The Truth About Miracles

Tonight, I learned that another child lost their fight with Congenital Heart Disease. I checked my phone after meeting with friends and saw the terrible news spread across Facebook. Someone asked me what was wrong and without taking my eyes off the screen I whispered that someone just lost her son to this horrible disease. 

This is hard. I thought other things in my life were hard but no- the reality that our children are with us for the grace of God is overwhelming. We are so fortunate. I don’t think people realize how fortunate we really are to have Isabelle do as well as she is doing. It is more than a gift. It’s more than a blessing. The only word I can say is miracle. 

Ryker’s family set up page on Facebook called Miracle Ryker. He personified the word ‘miracle’ and lived when many medical professionals didn’t think he would. In spite of the complex defects he had he smiled, knew joy, loved his family and knew love in a way most people never see. His parents flew him across the country to receive the best care. They never left his side. His siblings came to be with him. I remember seeing pictures of the whole family in his room on 8 South. You could feel their love for him just by viewing the picture. Amazing. 

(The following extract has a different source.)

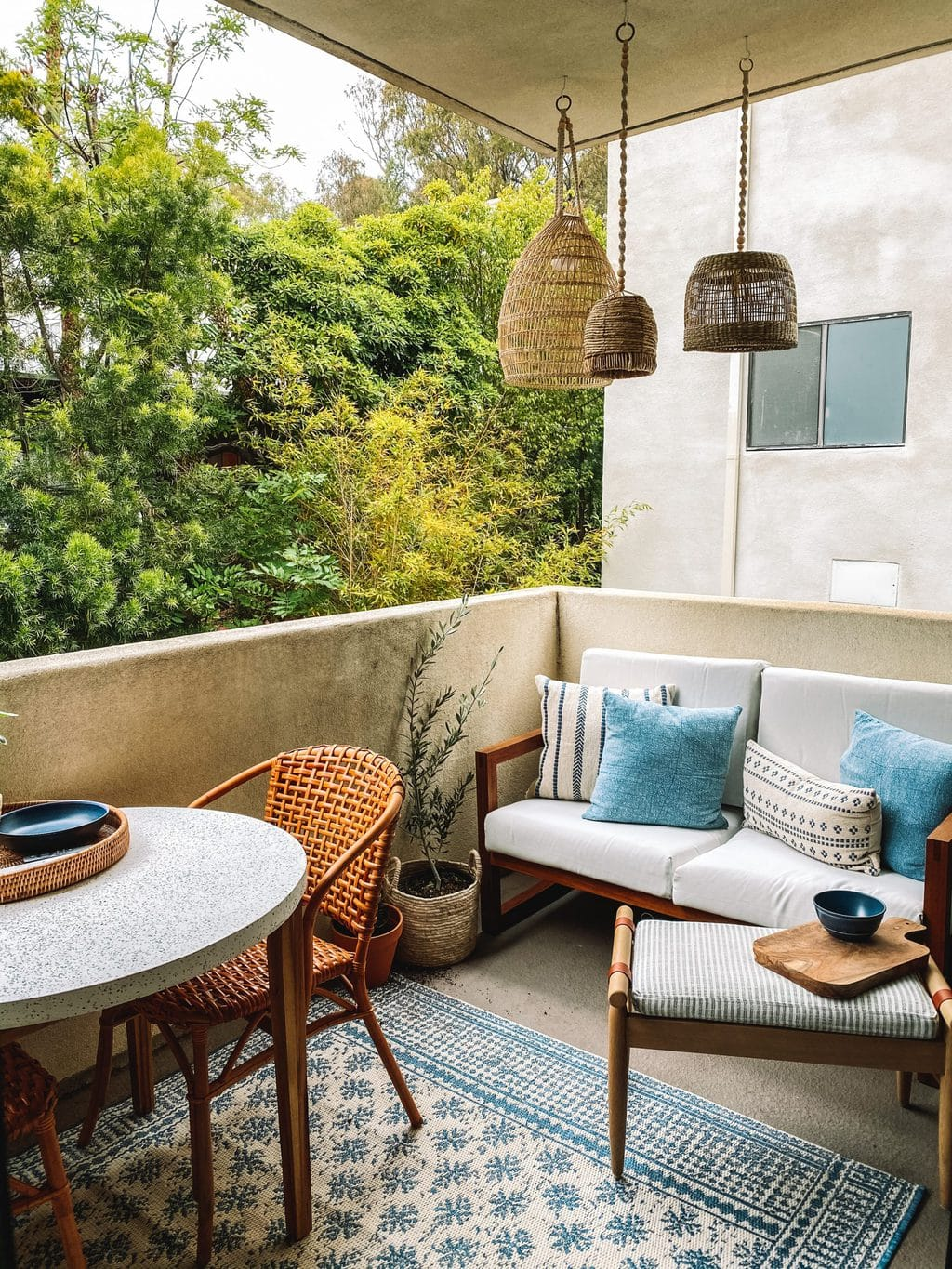 Lounge side of a patio makeover with basket lanterns, a love seat and foot stool.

If nothing else, CHDs have taught me to never take anything for granted. To breathe in every moment as if it wasn’t going to last. I have learned that I have an empathy for people I have never met. I never had the pleasure of meeting Ryker’s parents. I saw them when we were there many times but as most hospital parents are, we were lost in our own thoughts. During one of our inpatient stays I knew they were in the ICU and asked if she was up for a visit but the mom had no idea who I was so I passed along a message instead. 

I am meeting some heart moms tomorrow for the first time but I feel like I have known them for years. We have gone through pregnancies together, surgeries, recoveries and complications together. When one of us is inpatient, the other checks in. I have no idea what this woman looks like, but I know she knows what it is like to stand over the crib and hold the breath while waiting to see if the chest is rising. She knows what it feels like to try to fit onto the stupid cot and only have one pillow. Or be aggravated that the CNA wants to take vitals NOW just as she went to sleep. And I know she totally gets the insanity of pumping breastmilk. We shared many of these fun heart mom events with good humor and tears. I am looking forward to meeting her and another BCH mom whom I have also been following. 

If nothing else, Isabelle’s heart condition has taught me that there are silver linings in this crappy CHD world we were thrown into. Isn’t it a gift that I can have such empathy for a woman I have never met? The ability to connect with another human being on such a deep level is a blessing. Living in a hospital setting, hoping that you will be able to leave with your child in one piece, is really hard. It is even harder when you see another mom be denied that chance. It does make you hold your babies tighter, a little longer, and never let them go.